- Set problem: Copy the items below word for word, from the line containing "How far from where the camera is" through the end of the items.
— Begin —
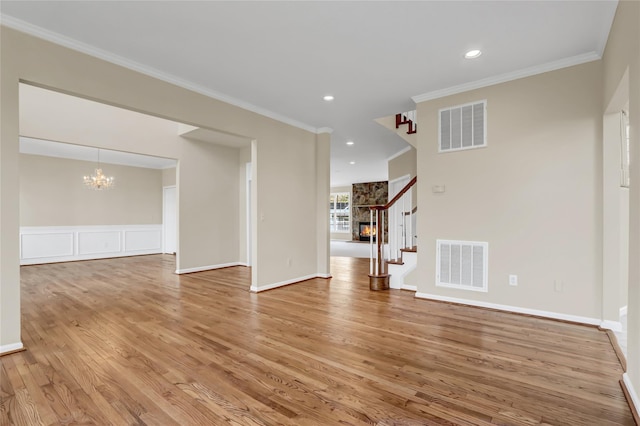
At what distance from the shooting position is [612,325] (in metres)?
3.02

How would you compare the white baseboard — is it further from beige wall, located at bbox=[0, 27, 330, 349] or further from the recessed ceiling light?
beige wall, located at bbox=[0, 27, 330, 349]

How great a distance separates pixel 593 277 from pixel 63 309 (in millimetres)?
6028

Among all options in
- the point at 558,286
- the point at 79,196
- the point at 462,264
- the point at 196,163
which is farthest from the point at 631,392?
the point at 79,196

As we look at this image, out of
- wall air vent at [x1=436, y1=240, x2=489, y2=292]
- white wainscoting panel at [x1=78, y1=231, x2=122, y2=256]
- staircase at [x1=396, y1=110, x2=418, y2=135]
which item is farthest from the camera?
white wainscoting panel at [x1=78, y1=231, x2=122, y2=256]

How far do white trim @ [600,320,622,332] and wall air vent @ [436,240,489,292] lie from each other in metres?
1.06

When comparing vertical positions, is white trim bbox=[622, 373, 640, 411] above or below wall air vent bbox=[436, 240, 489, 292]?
below

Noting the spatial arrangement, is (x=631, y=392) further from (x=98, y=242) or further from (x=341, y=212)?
(x=341, y=212)

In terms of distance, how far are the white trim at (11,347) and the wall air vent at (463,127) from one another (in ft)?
15.8

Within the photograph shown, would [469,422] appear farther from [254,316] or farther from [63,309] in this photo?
[63,309]

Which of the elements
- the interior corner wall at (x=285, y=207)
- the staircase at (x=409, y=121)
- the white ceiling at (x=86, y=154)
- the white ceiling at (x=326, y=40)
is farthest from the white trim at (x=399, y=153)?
the white ceiling at (x=86, y=154)

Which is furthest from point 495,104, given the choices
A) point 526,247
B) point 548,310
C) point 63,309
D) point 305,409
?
point 63,309

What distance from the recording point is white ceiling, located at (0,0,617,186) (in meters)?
2.42

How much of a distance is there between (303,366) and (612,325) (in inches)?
121

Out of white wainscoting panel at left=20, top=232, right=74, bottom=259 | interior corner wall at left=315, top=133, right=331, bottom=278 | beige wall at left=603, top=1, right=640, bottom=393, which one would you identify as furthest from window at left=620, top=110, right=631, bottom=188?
white wainscoting panel at left=20, top=232, right=74, bottom=259
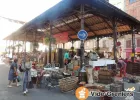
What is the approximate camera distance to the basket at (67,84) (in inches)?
358

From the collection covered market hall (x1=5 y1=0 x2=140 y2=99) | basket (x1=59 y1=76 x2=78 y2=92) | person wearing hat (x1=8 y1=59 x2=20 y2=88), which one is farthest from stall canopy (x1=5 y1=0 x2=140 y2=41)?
basket (x1=59 y1=76 x2=78 y2=92)

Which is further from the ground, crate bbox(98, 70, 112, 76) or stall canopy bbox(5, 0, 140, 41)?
stall canopy bbox(5, 0, 140, 41)

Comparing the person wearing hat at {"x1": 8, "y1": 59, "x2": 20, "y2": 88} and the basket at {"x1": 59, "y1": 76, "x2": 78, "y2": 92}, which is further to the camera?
the person wearing hat at {"x1": 8, "y1": 59, "x2": 20, "y2": 88}

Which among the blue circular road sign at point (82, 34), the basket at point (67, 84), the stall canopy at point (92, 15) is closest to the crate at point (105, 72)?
the basket at point (67, 84)

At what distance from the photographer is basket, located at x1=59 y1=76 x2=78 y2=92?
29.9 ft

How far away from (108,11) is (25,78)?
8.17 m

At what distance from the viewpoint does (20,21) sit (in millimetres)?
50375

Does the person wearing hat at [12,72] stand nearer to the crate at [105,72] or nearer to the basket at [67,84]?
the basket at [67,84]

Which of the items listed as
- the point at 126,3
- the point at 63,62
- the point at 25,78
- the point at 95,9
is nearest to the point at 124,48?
the point at 126,3

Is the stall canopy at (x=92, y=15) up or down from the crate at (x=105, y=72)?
up

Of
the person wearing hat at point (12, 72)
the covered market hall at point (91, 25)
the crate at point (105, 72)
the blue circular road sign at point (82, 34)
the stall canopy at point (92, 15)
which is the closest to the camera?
the blue circular road sign at point (82, 34)

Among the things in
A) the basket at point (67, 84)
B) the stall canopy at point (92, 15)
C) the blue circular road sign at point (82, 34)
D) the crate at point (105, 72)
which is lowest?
the basket at point (67, 84)

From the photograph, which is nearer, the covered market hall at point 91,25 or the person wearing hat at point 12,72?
the person wearing hat at point 12,72

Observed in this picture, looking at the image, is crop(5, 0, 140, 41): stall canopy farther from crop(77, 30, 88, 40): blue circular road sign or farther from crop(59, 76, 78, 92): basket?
crop(59, 76, 78, 92): basket
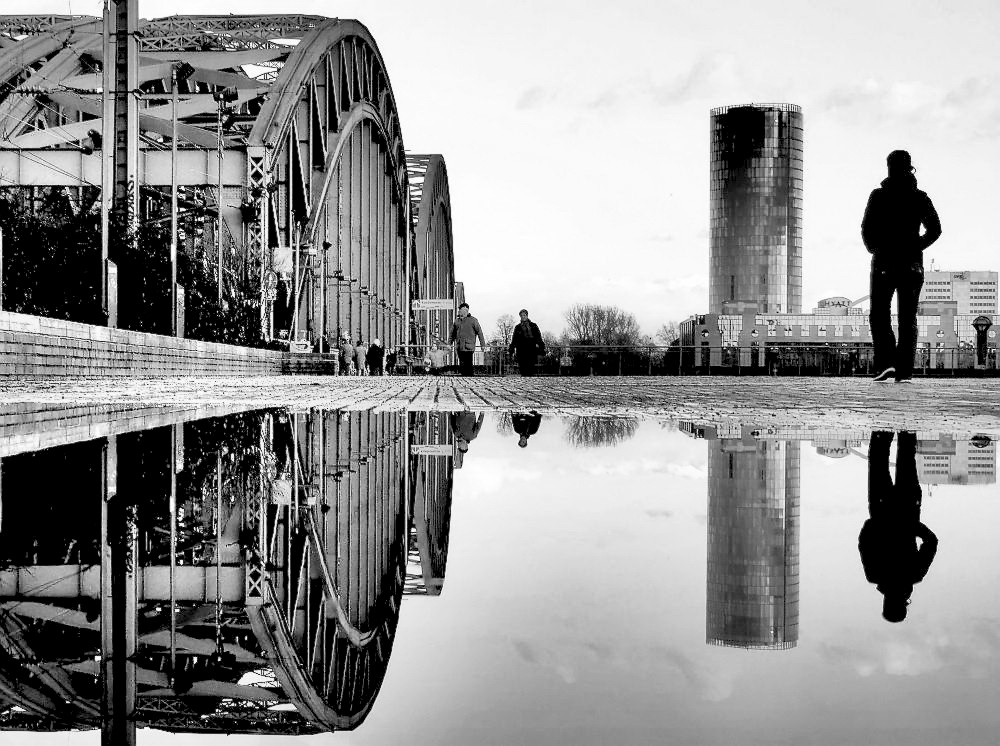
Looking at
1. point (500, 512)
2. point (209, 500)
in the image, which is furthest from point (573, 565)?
point (209, 500)

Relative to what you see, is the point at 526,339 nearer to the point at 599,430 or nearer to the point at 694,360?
the point at 599,430

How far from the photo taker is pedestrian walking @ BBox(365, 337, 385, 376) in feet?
154

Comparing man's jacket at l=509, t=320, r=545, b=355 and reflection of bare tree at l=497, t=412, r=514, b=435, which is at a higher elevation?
man's jacket at l=509, t=320, r=545, b=355

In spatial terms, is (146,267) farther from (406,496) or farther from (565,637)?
(565,637)

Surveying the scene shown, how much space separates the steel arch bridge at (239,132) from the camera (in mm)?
33188

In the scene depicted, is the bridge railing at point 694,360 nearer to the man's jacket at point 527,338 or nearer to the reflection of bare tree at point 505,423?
the man's jacket at point 527,338

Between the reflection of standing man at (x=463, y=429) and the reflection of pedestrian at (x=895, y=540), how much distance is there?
5.93 feet

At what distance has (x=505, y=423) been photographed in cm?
857

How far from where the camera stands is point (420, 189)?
271ft

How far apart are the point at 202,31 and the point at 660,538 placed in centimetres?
3926

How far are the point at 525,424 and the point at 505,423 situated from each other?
0.24 meters

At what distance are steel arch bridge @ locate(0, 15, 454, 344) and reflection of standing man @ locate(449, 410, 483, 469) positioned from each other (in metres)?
14.7

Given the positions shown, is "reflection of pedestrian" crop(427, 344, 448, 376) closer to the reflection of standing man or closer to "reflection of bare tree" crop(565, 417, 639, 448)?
the reflection of standing man

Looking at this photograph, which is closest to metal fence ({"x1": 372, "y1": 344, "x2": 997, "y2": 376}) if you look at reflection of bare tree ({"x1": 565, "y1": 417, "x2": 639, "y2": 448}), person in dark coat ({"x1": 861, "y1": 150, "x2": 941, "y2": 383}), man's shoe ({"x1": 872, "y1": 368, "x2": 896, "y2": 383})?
man's shoe ({"x1": 872, "y1": 368, "x2": 896, "y2": 383})
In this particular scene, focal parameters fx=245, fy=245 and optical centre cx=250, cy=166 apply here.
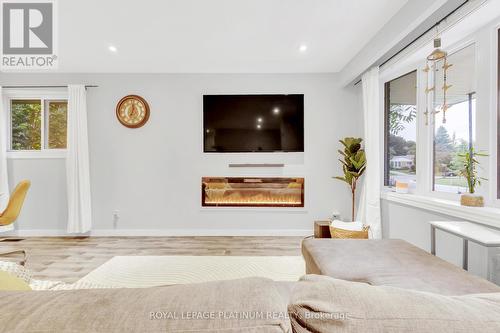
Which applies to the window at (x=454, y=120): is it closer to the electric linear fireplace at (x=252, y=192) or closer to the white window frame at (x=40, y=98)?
the electric linear fireplace at (x=252, y=192)

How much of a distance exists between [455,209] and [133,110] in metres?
4.16

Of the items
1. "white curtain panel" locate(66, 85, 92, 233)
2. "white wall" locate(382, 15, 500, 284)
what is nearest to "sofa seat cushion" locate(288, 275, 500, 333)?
"white wall" locate(382, 15, 500, 284)

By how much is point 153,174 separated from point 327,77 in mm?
3142

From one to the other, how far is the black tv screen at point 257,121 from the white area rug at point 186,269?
1663 mm

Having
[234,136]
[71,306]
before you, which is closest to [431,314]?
[71,306]

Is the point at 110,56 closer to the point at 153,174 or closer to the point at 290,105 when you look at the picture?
the point at 153,174

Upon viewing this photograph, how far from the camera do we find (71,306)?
1.48 ft

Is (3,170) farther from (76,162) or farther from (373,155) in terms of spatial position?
(373,155)

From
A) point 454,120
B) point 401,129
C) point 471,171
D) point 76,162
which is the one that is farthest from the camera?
point 76,162

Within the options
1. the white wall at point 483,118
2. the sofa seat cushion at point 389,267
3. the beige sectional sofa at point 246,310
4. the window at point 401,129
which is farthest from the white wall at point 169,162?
the beige sectional sofa at point 246,310

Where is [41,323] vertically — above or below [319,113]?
below

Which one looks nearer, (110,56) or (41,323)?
(41,323)

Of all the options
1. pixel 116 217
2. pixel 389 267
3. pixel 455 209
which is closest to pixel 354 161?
pixel 455 209

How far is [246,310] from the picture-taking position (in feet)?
1.46
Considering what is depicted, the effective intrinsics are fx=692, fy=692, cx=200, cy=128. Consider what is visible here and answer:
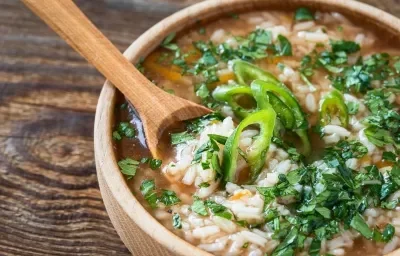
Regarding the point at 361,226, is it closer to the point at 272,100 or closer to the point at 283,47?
the point at 272,100

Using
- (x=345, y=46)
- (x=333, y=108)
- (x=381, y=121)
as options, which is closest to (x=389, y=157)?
(x=381, y=121)

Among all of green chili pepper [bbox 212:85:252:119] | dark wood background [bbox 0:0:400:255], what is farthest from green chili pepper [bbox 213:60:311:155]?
dark wood background [bbox 0:0:400:255]

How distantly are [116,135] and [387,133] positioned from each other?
0.82 meters

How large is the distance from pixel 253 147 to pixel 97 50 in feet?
2.00

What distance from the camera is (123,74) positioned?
2.16 metres

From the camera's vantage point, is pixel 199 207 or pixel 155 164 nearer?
pixel 199 207

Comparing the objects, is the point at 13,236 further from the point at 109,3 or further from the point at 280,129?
the point at 109,3

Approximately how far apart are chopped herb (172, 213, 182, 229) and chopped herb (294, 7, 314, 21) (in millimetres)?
929

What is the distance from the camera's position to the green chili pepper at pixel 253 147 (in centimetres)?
194

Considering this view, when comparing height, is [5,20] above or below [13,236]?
above

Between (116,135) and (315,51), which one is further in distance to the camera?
(315,51)

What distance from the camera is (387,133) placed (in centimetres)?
210

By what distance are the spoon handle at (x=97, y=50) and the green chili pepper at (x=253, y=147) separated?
0.31 metres

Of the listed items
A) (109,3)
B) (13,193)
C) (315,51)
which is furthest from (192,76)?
(109,3)
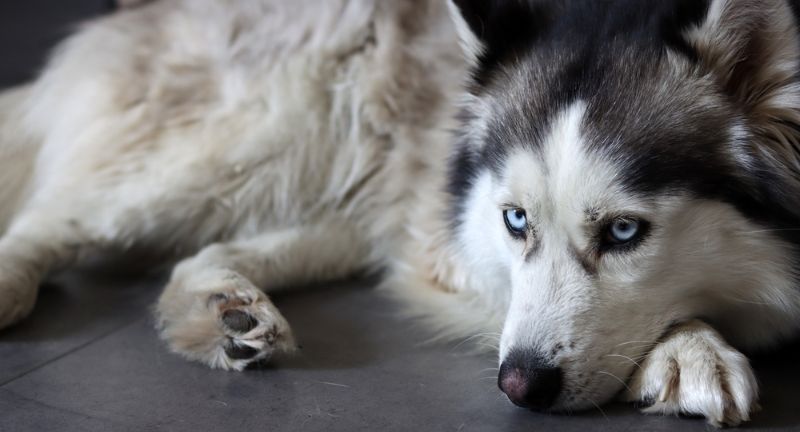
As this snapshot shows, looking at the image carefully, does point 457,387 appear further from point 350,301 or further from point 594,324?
point 350,301

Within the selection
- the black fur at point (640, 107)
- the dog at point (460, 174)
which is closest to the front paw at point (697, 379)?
the dog at point (460, 174)

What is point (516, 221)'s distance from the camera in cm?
233

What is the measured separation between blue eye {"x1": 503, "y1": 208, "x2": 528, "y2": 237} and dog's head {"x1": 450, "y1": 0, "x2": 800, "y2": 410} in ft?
0.10

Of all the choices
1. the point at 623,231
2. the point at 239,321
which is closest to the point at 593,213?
the point at 623,231

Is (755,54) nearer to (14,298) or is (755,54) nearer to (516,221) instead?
(516,221)

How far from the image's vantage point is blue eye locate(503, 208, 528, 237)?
2293 mm

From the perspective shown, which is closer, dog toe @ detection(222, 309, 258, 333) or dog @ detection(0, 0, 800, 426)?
dog @ detection(0, 0, 800, 426)

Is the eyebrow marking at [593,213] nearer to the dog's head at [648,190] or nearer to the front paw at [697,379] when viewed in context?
the dog's head at [648,190]

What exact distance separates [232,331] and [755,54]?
1.53 meters

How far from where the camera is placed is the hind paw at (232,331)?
2.46m

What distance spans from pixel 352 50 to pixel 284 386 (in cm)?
145

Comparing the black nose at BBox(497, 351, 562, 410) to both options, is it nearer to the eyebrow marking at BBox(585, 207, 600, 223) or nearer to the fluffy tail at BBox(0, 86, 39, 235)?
the eyebrow marking at BBox(585, 207, 600, 223)

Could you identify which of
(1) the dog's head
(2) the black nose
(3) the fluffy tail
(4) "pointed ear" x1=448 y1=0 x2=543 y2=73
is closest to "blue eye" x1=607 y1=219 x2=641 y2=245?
— End —
- Correct answer:
How far from where the camera is placed is the hind paw at (232,331)?
2.46m

What distance spans from pixel 352 50 to pixel 284 386 (in cm)?
145

Comparing the black nose at BBox(497, 351, 562, 410) to both options, is it nearer to the eyebrow marking at BBox(585, 207, 600, 223) or nearer to the fluffy tail at BBox(0, 86, 39, 235)?
the eyebrow marking at BBox(585, 207, 600, 223)

Could you identify which of
(1) the dog's head
(2) the black nose
(3) the fluffy tail
(4) "pointed ear" x1=448 y1=0 x2=543 y2=73
is closest to "blue eye" x1=607 y1=219 x2=641 y2=245?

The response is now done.